> JOB: List each line in the spatial relation data below that contains the word "main".

[Spatial relation data]
>> start
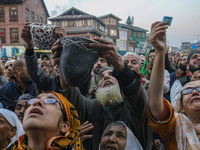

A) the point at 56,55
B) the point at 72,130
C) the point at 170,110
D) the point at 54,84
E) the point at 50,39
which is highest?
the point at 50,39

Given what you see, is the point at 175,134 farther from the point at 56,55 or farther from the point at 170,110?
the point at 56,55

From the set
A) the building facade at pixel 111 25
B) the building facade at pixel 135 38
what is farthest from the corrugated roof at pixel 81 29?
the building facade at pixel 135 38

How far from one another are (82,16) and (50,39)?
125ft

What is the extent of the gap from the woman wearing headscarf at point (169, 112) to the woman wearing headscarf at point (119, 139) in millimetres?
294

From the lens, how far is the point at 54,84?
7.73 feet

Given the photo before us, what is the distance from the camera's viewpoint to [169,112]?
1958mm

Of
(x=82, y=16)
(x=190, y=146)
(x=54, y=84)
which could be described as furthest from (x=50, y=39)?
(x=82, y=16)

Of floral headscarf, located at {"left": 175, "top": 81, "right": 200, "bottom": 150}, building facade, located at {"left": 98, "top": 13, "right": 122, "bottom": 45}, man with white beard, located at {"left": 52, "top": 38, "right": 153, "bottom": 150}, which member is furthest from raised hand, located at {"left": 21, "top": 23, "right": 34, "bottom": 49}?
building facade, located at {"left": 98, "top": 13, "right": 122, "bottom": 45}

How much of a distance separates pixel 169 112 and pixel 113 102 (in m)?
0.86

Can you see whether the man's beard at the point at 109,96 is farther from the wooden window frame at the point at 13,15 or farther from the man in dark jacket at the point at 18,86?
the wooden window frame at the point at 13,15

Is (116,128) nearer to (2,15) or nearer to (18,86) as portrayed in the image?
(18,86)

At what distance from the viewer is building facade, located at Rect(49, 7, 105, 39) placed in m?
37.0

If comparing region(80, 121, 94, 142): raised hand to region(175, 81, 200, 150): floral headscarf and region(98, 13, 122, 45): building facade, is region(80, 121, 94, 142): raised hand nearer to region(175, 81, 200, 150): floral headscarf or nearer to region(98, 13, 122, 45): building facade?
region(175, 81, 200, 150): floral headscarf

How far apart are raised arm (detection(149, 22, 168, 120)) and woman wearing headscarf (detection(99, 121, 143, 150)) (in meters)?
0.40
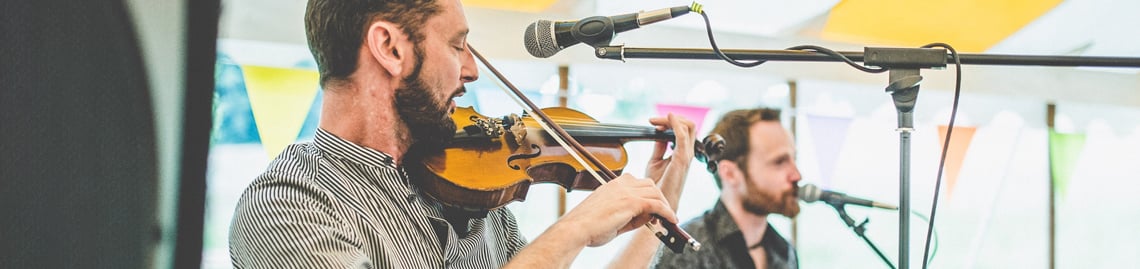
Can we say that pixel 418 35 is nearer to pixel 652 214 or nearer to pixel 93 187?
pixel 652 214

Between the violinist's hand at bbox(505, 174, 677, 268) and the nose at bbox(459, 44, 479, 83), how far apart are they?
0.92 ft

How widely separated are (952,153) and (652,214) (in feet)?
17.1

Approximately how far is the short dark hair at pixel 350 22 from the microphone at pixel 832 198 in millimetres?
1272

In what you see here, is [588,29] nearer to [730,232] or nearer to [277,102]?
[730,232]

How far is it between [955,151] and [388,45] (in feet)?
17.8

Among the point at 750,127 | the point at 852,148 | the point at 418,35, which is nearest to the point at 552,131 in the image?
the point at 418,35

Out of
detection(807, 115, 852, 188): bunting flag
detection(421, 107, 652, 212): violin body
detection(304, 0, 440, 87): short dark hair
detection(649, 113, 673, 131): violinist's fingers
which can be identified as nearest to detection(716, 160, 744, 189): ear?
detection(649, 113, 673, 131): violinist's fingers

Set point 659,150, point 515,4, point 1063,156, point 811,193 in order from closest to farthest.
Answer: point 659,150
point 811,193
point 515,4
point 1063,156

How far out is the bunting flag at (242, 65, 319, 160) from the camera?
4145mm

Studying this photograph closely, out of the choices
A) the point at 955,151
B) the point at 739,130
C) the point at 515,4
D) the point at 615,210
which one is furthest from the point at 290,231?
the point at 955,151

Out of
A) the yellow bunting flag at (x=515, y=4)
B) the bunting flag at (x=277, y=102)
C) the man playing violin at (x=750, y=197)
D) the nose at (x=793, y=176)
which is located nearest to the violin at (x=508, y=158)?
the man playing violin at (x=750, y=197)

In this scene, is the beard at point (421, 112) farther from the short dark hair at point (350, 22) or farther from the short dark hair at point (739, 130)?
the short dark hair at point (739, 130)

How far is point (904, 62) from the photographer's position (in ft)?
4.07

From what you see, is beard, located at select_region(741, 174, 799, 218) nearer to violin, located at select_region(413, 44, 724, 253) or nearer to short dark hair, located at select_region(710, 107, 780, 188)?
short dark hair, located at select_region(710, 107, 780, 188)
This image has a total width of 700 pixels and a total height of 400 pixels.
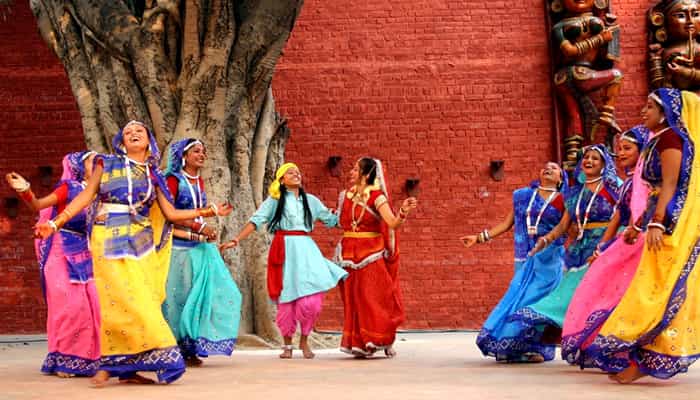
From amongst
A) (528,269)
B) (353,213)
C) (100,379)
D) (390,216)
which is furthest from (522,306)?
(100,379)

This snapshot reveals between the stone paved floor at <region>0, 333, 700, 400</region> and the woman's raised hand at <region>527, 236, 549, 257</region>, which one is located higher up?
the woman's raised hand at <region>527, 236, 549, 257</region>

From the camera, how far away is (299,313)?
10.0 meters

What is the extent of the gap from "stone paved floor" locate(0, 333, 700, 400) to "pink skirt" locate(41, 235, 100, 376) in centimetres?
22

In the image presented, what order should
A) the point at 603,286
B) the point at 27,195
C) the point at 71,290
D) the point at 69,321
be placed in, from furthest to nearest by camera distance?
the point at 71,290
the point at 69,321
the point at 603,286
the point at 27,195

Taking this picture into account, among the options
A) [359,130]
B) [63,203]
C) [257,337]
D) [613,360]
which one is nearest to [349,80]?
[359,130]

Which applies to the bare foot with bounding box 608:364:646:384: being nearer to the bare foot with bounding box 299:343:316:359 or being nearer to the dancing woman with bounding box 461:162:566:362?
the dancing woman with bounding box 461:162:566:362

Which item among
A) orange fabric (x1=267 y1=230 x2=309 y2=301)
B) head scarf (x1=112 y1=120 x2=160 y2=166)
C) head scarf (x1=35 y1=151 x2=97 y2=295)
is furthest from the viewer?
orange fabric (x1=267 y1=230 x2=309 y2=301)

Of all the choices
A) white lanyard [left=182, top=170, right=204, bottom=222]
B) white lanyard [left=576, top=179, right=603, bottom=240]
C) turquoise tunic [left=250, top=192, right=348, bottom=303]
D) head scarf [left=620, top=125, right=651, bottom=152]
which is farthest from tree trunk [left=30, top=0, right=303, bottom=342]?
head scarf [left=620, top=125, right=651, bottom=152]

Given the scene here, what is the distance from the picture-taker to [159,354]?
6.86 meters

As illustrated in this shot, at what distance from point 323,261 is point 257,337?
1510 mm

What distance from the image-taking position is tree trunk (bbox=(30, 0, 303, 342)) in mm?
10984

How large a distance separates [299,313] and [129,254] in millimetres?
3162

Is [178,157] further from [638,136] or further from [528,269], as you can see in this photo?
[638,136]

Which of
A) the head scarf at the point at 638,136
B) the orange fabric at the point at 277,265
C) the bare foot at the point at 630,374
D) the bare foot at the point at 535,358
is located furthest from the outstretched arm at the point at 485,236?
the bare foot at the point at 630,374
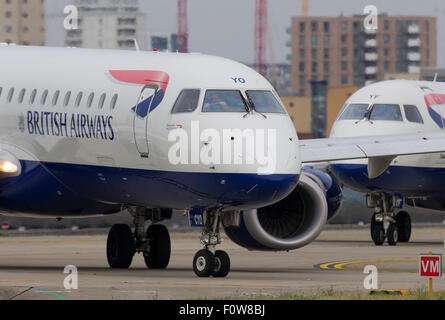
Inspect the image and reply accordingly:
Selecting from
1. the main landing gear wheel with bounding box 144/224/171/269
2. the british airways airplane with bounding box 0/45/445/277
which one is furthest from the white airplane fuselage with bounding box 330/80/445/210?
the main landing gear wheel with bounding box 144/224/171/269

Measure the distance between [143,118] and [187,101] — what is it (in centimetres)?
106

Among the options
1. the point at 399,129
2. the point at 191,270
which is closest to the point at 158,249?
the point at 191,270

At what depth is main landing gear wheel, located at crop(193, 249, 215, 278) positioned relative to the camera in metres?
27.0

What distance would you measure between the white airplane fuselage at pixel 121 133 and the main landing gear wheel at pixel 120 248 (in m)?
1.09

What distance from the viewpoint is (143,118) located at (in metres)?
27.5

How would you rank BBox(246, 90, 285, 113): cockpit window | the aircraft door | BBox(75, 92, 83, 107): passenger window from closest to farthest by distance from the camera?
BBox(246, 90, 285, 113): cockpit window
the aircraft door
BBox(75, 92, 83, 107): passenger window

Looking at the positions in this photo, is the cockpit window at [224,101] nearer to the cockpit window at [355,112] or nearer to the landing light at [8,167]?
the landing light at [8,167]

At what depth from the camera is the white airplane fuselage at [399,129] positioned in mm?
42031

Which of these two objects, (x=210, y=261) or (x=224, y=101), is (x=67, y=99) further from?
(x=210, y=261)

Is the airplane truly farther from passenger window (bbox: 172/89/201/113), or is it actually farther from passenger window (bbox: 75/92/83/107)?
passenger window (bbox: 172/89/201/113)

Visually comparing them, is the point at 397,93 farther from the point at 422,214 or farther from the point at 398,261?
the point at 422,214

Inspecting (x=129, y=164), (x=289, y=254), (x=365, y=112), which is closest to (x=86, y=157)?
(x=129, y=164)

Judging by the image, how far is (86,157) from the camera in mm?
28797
>> end
> COMPLETE RESPONSE:
1. the main landing gear wheel with bounding box 144/224/171/269
the main landing gear wheel with bounding box 144/224/171/269
At what depth is main landing gear wheel, located at crop(193, 249, 215, 278) positioned relative to the camera in metres?
What distance would you measure between the white airplane fuselage at pixel 121 133 and the main landing gear wheel at pixel 120 248 (in m)?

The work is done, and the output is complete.